この幅広さは、経験を横断して使いたい人には選択肢になりますが、応募した時点で担当案件が一つに定まることを意味しません。面接では、直近の配属例を題材に、案件の選定方法、所属組織、顧客先での役割、実装を自社で担う範囲を聞くと、募集文の「上流から下流まで」を具体化できます。
ITコンサルティング業界で課題設定や意思決定支援を中心にしたいのか、SIer業界に近い設計・構築・運用までを持ちたいのかも、応募法人を選ぶ前に分けておきましょう。
候補に残しやすいのは、法人と担当工程を先に選べる人
向いているのは、経営・業務の課題とIT実装を隣接領域として捉え、顧客案件を軸に幅広いテーマを扱う募集で専門性を使いたい人です。コンサルティング側かテクノロジー側かを法人単位で選び、さらに担当工程を面接で狭められる人なら、グループの職種幅を選択肢として生かせます。案件が変わる頻度や選定方法は公開情報から決めつけず、面接で確認します。

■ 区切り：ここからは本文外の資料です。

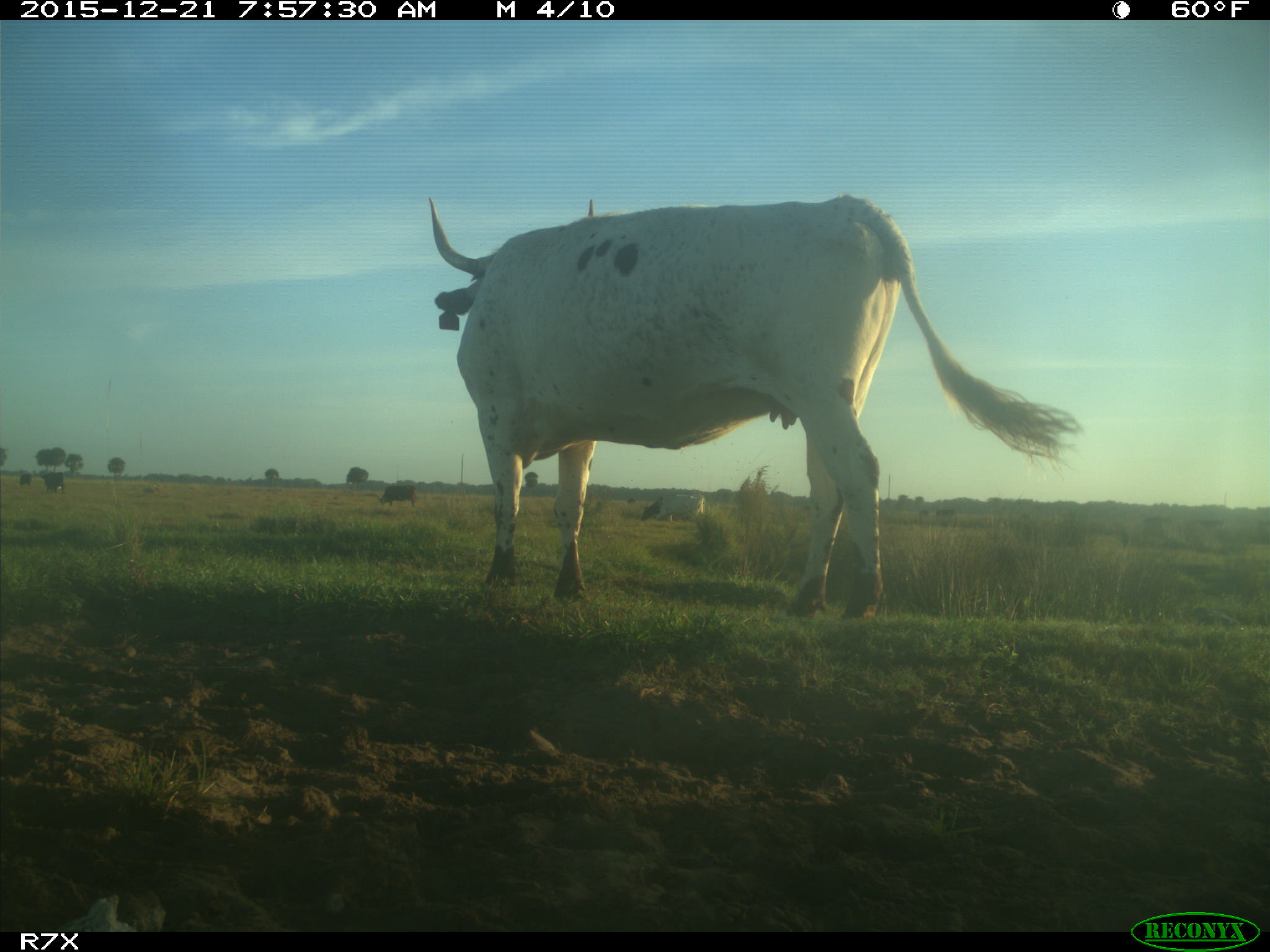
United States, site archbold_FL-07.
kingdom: Animalia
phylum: Chordata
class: Mammalia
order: Artiodactyla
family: Bovidae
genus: Bos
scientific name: Bos taurus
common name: domestic cow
Bos taurus (domestic cow).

特に、設計や実装の経験を持ち、次はアーキテクチャや技術リードへ責任を広げたい人は、テクノロジー側のスペシャリスト職を具体的に比較できます。事業会社での企画経験を顧客の変革支援へ広げたい人は、面接で実行支援の成果物、自分が意思決定する範囲、顧客側へ引き継ぐ地点を聞きます。
自社製品を持ち続けたいなら、SaaS側と比べる
会社名だけで配属職種や給与水準が決まる転職先を求める人には向きません。持株会社の平均年間給与と子会社の採用条件は別であり、コンサルタント職とスペシャリスト職の公開情報だけでは数値レンジも確定できないからです。
また、自社製品を一つ選んで継続的に改善したい人は、顧客案件を軸にする仕事との違いを見落とせません。その志向が強いなら、ソフトウェア・SaaS業界のプロダクト側と比較し、誰が開発優先順位を決めるか、リリース後も同じ製品を持つかを基準にしたほうが合います。
内定前に、法人名と報酬条件を一枚でそろえる
最後は、労働条件通知に書かれた雇用主、職種、職位、就業時間制度、勤務地、基本給、賞与、各種手当を一枚の比較表へ転記します。採用サイト上のグループ名と、契約する法人名が一致しているとは限りません。
コンサルティングかテクノロジーかを決めた後も、案件選定の仕組みと担当工程が曖昧なら、入社判断は急がないほうがよいでしょう。平均年間給与の大きさではなく、自分が契約する法人で、どの仕事に対してどの条件が提示されたかを結論にします。